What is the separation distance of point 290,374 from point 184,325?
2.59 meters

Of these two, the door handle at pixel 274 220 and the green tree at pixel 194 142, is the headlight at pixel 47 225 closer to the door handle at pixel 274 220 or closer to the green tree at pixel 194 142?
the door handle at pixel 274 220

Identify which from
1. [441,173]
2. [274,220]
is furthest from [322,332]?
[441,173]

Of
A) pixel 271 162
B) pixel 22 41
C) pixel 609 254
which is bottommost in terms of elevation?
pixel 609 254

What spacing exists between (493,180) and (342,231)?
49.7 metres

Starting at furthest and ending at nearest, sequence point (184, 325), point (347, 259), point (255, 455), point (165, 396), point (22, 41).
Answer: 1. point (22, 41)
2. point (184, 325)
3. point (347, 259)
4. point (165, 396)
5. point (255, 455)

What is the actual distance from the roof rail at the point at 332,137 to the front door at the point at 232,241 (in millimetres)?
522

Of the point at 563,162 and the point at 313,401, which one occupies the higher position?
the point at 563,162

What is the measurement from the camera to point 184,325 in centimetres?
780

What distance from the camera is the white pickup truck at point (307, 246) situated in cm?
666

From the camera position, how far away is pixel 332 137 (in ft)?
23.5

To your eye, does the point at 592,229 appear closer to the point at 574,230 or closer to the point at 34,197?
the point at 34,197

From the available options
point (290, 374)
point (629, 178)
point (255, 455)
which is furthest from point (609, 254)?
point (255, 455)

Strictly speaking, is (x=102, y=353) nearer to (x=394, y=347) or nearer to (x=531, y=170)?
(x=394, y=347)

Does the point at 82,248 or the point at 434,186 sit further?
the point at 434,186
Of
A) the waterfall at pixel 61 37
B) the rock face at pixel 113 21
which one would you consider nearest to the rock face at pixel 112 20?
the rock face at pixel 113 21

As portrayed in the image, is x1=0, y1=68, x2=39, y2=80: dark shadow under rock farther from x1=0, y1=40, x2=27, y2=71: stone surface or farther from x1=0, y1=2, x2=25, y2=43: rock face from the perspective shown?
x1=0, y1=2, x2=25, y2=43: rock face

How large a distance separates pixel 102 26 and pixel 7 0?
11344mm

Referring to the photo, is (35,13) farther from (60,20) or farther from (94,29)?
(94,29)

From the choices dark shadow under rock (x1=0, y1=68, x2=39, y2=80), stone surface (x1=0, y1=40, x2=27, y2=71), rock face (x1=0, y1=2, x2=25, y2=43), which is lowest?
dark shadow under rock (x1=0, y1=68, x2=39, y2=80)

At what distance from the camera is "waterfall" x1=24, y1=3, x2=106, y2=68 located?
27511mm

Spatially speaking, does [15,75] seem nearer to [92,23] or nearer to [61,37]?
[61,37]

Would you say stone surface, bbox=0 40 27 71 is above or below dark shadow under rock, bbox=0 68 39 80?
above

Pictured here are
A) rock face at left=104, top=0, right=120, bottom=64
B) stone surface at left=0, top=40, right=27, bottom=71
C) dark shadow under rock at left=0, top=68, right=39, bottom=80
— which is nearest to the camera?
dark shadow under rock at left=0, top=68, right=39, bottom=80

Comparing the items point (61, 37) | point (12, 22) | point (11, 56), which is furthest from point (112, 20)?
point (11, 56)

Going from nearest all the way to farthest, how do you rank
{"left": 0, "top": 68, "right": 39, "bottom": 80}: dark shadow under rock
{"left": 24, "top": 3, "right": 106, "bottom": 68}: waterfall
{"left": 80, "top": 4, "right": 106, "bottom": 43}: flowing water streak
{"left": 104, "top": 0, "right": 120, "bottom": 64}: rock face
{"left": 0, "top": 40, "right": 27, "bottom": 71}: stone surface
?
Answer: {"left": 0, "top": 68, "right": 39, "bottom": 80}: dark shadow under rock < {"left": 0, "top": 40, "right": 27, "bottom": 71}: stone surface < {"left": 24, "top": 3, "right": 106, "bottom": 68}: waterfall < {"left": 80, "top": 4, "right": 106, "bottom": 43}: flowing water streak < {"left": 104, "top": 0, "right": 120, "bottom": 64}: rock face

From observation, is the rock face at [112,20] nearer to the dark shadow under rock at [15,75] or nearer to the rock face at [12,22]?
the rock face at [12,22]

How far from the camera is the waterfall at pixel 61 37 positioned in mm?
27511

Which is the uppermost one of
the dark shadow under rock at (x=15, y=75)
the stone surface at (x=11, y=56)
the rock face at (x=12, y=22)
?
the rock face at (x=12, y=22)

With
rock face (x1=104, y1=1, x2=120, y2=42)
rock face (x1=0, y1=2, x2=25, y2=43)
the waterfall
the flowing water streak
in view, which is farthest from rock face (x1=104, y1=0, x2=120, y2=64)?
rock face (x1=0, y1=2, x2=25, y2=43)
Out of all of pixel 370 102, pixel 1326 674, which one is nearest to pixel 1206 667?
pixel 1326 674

--- --- ---

Turn the records, from their first line through the line containing "49.7 metres", into a JSON list of strings with one string per line, leaving out blank lines.

[
  "What is the separation distance of point 290,374 from point 184,325?",
  "2.59 meters",
  "Of these two, the door handle at pixel 274 220 and the green tree at pixel 194 142, is the headlight at pixel 47 225 closer to the door handle at pixel 274 220 or closer to the green tree at pixel 194 142?",
  "the door handle at pixel 274 220",
  "Identify which from",
  "1. [441,173]",
  "2. [274,220]",
  "is furthest from [322,332]?",
  "[441,173]",
  "Of",
  "A) pixel 271 162",
  "B) pixel 22 41",
  "C) pixel 609 254",
  "which is bottommost in terms of elevation?",
  "pixel 609 254",
  "What spacing exists between (493,180) and (342,231)?",
  "49.7 metres"
]